My cousin is very law abiding and paid all the fines. Even if she wasn’t inclined to pay, she would have run the risk of having unpaid traffic fines escalate to more serious offenses in her absence.

Her next visit to the country could have resulted in her arrest and perhaps a few days in jail while the paperwork and legal procedures got sorted out.

No thanks. She paid several hundred dollars instead. No victim. No accidents. No damage to property. Just hundreds of dollars in fines for going a few kilometers over the limit along some roadway and never hurting anyone.

I once rented a flat near London for six months. Signed the paperwork on a Friday and moved in on Saturday. On Tuesday, a tax bill arrived at my new address – in my wife’s and my names – informing us we owed $2,200 in Council Tax for the duration of our residency in the neighborhood.

A week after I purchased a TV, the invoice arrived for the infamous UK telly license. Who says government can’t be efficient? They certainly wasted no time in taxing us.

Wealthy countries have the ability to do such things. They track your finances. They track your purchases. They track your movements.

The UK has one surveillance camera for every eleven people. These wealthy governments (and I use that term loosely, given their true balance sheets) have a million rules and regulations and at any given minute you’re likely in violation of several of them.

Doing business with a handshake

Perhaps counter-intuitively, people in poorer, developing countries don’t live under such relentless scrutiny. (The various North Koreas of the world excepted.)

In places like Mexico, for example, two men can do minor business according to the terms they agree upon.

Their first thought isn’t about whether their arrangement is acceptable to the government or will run afoul of petty laws.

When I speak to the owner of a home in Mexico, I can rent it under any terms and conditions that are mutually agreed upon and seal the deal with a handshake. Nobody else needs to be privy to the arrangement.

The owner of the property is not an unpaid agent of the State who must collect taxes and submit paperwork and report my whereabouts to the authorities.

In these parts of the world, we’re still just two people coming to agreement and doing mutually beneficial business.

Maybe I’m getting old, but there is a long-lost, familiar charm in visiting a place of business and not seeing a dozen posters on the wall with rules and legal disclaimers intended to reduce lawsuits and comply with uncounted regulations.

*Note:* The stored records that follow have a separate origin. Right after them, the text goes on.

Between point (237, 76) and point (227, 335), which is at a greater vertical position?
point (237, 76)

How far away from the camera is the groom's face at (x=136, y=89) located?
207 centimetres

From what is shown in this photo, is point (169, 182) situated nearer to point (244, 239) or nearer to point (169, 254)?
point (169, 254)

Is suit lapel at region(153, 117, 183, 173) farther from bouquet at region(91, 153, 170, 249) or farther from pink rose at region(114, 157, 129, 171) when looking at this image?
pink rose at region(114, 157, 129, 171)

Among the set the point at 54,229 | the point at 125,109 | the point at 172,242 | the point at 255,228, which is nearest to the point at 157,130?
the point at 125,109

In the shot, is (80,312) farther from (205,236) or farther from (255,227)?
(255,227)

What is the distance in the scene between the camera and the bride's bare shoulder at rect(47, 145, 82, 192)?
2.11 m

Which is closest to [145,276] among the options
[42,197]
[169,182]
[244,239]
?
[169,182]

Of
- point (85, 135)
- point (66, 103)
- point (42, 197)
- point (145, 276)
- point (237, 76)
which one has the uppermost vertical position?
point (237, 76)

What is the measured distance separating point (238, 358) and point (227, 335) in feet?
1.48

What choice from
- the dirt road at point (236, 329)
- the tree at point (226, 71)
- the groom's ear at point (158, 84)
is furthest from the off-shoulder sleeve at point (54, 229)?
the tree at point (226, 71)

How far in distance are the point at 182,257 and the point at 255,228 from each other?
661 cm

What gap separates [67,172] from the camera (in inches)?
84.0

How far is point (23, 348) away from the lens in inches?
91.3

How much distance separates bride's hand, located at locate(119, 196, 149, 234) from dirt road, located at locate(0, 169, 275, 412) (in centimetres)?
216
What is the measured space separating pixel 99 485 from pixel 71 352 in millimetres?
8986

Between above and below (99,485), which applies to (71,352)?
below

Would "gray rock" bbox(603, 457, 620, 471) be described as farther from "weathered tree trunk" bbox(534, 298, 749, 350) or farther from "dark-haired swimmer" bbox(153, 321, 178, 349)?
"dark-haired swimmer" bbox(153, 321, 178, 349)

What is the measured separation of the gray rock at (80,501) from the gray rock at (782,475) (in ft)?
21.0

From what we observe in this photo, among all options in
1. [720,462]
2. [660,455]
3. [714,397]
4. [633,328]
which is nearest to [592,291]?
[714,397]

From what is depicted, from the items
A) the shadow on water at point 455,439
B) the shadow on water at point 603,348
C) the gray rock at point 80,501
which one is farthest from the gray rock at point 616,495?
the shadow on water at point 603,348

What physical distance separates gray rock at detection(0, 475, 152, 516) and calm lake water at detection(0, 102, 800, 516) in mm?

Service can be personalized without setting some silly precedent that would have to be slavishly followed going forward.

If I treat a man with the dignity and respect he’s due, he’ll go the extra mile to see that I’m very happy.

Maybe that’s the reason most people seem so much happier in poorer countries. Their world makes sense.

No safety police

Look, nobody wants to die an early death because of an unsafe situation. That’s a given.

But when I’m in a major city in a Western country I often feel like I’m at Disneyland. Safety railings everywhere, warning signs, audio announcements telling me to watch my step, hold the rail, look both ways.

It’s like being a four year old out for a city walk with mom. It grates on me.

By contrast, there is a visceral satisfaction in climbing over rocks to reach a deserted beach that has never hosted a signpost or a lifeguard. Or walking through a field full of trip hazards to reach the perfect vantage point for a photo.

It’s at these times that a traveler feels nothing like a tourist and nothing like a watched child.

These are the places where a rational adult can exercise his faculties of risk assessment and latent desire to connect with his world.

The Safety Police don’t care about that. They care about regulation and compliance as a way of life. No exceptions.

Living part of every year in the developing world is a way to reconnect with what it means to be fully human in an environment of your own choosing.

For me, it’s an opportunity to reawaken what it is to be a man who controls his own life.

It’s only a shame so many of us have to go so far to do such a natural thing.